▶ **Текст упражнения**:
::::::

Телешов оговаривается, что Чехов произнес "другое, не это слово, более жесткое, чем умирать", но ему не хотелось бы повторять его. Значит, было некое непривычное для Чехова внутреннее ожесточение. Была обида. Или, может быть, досада -- досада на то, что он вынужден подчиняться.
Подчиняться кому? Року? Врачам? Близким?
Кстати, о близких. В написанном в 1897 году рассказе "Мужики" содержится страшное наблюдение: "Когда в семье есть больной, который болеет уже давно и безнадежно, то бывают такие тяжкие минуты, когда все близкие робко, тайно, в глубине души желают его смерти".
Здесь вроде бы никто не желал, свидетельств таких, во всяком случае, нет, но почему, почему уехал в таком состоянии за границу? Первый же врач, который осмотрел его там, пожал плечами и, не проронив ни слова, вышел. Но и без слов было понятно: таких за границу не возят. Почему уехал?
Тем же вопросом мучился Бунин и в конце концов ответил на него следующим образом: "Не хотел, чтобы его семья присутствовала при его смерти".
Лишь в последний день мая, 31-го числа, вышел из дома. "Представь, --писал он в Ялту сестре, -- сегодня я только в первый раз надевал калоши и сюртук, все же время до этого лежал или бродил в халате и туфлях..." На другой день, 1 июня, вышел снова, "шажком на резиночках прокатились по Тверскому бульвару", -- с удовлетворением пишет Ольга Леонардовна, не понимая, -- по-видимому, не понимая, -- что ее муж прощается с Москвой.
Москва этого не заметила. Москва будет прощаться с ним месяцем позже, когда из-за границы доставят с телом гроб...

::::::

Собранные записи с данными:
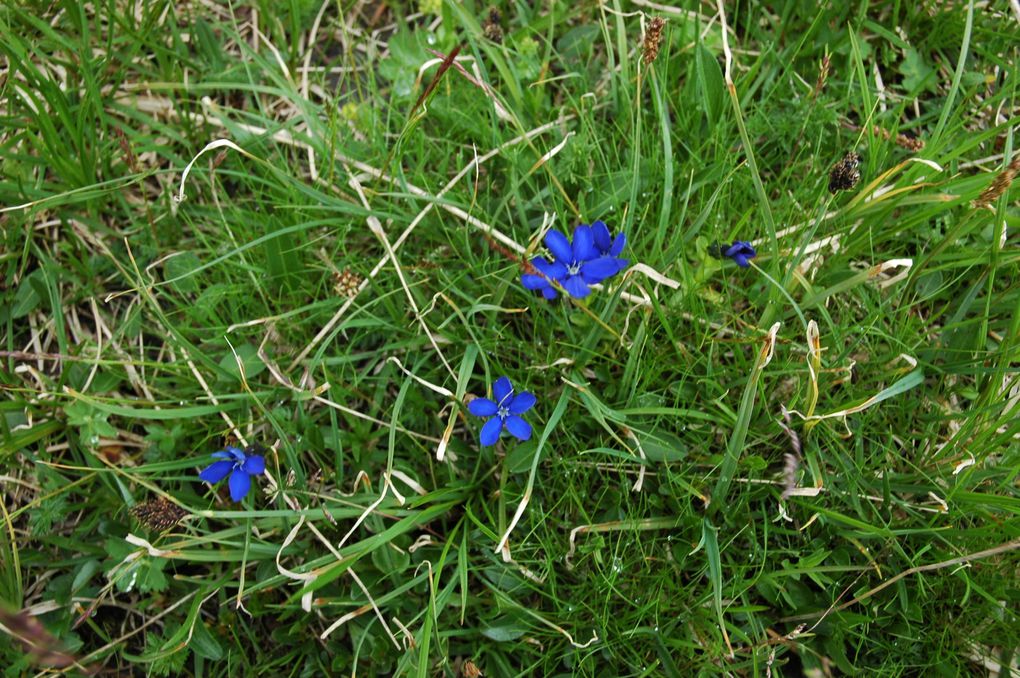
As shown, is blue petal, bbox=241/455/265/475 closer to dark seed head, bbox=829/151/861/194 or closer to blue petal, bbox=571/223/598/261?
blue petal, bbox=571/223/598/261

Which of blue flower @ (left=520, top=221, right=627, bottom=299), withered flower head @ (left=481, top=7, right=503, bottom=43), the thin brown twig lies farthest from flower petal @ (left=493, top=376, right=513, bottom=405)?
withered flower head @ (left=481, top=7, right=503, bottom=43)

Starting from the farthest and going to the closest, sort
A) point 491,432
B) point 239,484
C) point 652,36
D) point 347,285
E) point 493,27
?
point 493,27
point 347,285
point 239,484
point 491,432
point 652,36

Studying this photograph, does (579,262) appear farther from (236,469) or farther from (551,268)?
(236,469)

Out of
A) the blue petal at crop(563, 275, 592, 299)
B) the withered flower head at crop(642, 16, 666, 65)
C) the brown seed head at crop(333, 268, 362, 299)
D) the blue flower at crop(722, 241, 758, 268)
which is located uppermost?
the withered flower head at crop(642, 16, 666, 65)

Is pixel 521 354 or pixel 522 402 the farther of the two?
pixel 521 354

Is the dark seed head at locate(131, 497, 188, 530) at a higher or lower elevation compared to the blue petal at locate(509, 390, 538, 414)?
lower

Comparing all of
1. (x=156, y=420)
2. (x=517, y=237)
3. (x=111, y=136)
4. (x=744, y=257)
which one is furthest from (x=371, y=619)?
(x=111, y=136)

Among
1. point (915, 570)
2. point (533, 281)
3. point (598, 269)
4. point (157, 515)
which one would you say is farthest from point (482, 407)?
point (915, 570)
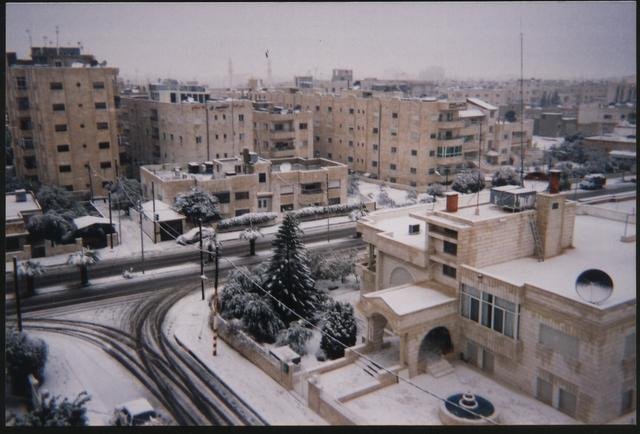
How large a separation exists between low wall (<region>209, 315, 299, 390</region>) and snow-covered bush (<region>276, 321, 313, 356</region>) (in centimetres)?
111

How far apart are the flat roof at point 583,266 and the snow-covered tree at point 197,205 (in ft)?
79.3

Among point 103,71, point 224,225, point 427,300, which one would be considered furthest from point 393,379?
point 103,71

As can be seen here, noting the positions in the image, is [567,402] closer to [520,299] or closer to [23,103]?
[520,299]

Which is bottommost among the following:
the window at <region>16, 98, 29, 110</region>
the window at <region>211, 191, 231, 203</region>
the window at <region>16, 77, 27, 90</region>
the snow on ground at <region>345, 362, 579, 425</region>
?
the snow on ground at <region>345, 362, 579, 425</region>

::::::

▶ **Задание 1**: В каком году, согласно отрывку о последних месяцах Чехова, был написан рассказ «Мужики»?
▶ **Задание 2**: Перепишите часть отрывка о последних месяцах Чехова от слов «Тем же вопросом» до слов «с телом гроб...» включительно, подставив «галоши» вместо «калоши».
▶ **Задание 3**: Назовите всех людей, которые упомянуты в отрывке о последних месяцах Чехова по фамилии или по имени.

▶ **Ответ 1**: В 1897 году.

▶ **Ответ 2**:
Тем же вопросом мучился Бунин и в конце концов ответил на него следующим образом: "Не хотел, чтобы его семья присутствовала при его смерти".
Лишь в последний день мая, 31-го числа, вышел из дома. "Представь, --писал он в Ялту сестре, -- сегодня я только в первый раз надевал галоши и сюртук, все же время до этого лежал или бродил в халате и туфлях..." На другой день, 1 июня, вышел снова, "шажком на резиночках прокатились по Тверскому бульвару", -- с удовлетворением пишет Ольга Леонардовна, не понимая, -- по-видимому, не понимая, -- что ее муж прощается с Москвой.
Москва этого не заметила. Москва будет прощаться с ним месяцем позже, когда из-за границы доставят с телом гроб...

▶ **Ответ 3**: Телешов, Чехов, Бунин, Ольга Леонардовна.